5. How big are bearded dragons when they hatch?

They are tiny when first hatched — typically three or four inches. However, they grow rapidly over the next five months at a rate of two to three inches per month. After that, they grow about one to two inches per month for the next six months.

6. How big will my dragon get?

Most full-grown bearded dragons get 20 to 24 inches long, weighing from around one pound to one and a half pounds, depending on how they are cared for.

A larger enclosure will enable your pet to grow longer.

7. How big of a tank should I get for my bearded dragon?
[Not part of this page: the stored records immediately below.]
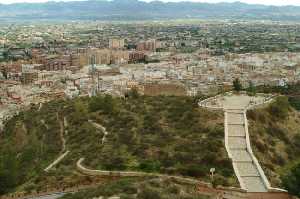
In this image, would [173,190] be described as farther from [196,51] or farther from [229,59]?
[196,51]

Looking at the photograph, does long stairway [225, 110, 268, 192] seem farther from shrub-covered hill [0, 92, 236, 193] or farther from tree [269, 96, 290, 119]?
tree [269, 96, 290, 119]

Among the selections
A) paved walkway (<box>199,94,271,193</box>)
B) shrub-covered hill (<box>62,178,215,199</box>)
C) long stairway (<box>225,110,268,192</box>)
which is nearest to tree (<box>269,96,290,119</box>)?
paved walkway (<box>199,94,271,193</box>)

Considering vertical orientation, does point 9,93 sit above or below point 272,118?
below

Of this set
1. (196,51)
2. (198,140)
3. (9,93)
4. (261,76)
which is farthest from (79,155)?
(196,51)

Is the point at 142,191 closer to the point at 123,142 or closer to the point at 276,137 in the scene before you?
the point at 123,142

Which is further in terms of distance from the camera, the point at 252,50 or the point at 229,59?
the point at 252,50

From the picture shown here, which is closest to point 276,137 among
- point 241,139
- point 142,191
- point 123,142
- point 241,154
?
point 241,139

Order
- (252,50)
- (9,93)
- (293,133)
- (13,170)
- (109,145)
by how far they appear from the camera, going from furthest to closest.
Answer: (252,50) < (9,93) < (293,133) < (109,145) < (13,170)
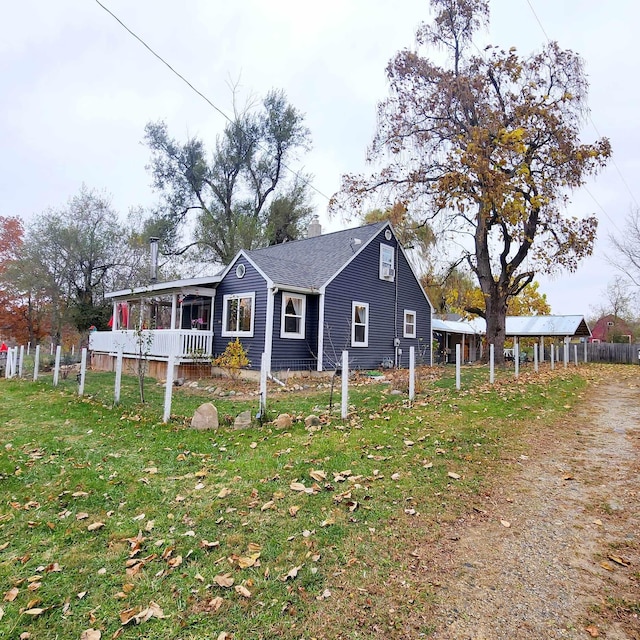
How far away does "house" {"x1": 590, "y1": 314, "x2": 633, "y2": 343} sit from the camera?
36888mm

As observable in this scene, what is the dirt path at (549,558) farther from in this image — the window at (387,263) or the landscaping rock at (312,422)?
the window at (387,263)

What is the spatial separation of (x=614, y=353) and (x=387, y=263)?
73.3ft

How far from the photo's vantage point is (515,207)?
50.4ft

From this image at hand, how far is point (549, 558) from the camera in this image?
300cm

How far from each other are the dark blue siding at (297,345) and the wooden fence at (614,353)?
23.4 metres

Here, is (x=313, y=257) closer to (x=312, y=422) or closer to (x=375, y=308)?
(x=375, y=308)

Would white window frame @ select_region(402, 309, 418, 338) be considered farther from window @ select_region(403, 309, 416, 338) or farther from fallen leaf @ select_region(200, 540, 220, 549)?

When setting up the best habitat, your pet’s needs will change as they age and grow larger. There are specifically designed enclosures for keeping reptiles. A baby bearded dragon needs a 20 or 40-gallon tank.

8. Are bearded dragons poisonous?

Bearded dragons do not produce venom, nor do they have toxic saliva. However, they do carry a lot of bacteria that cause Salmonella.

That is why it is essential to wash your hands after handling your pet, be diligent in cleaning the enclosure, and bathing your pet when needed.

9. Can bearded dragons swim?

No. If you are bathing your pet, filling its water dish, or letting it swim for fun, avoid placing it in water higher than its elbows and knees. They are not mobile in deep water.

10. Are bearded dragons smart?

Absolutely. They are not the most intelligent reptiles, but they are quite astute. Because of this, they get along well with people and other dragons.

Summary

Bearded dragons make adorable pets — they are cute as babies and remain cute for life — and they do not wake you up at night to be let out!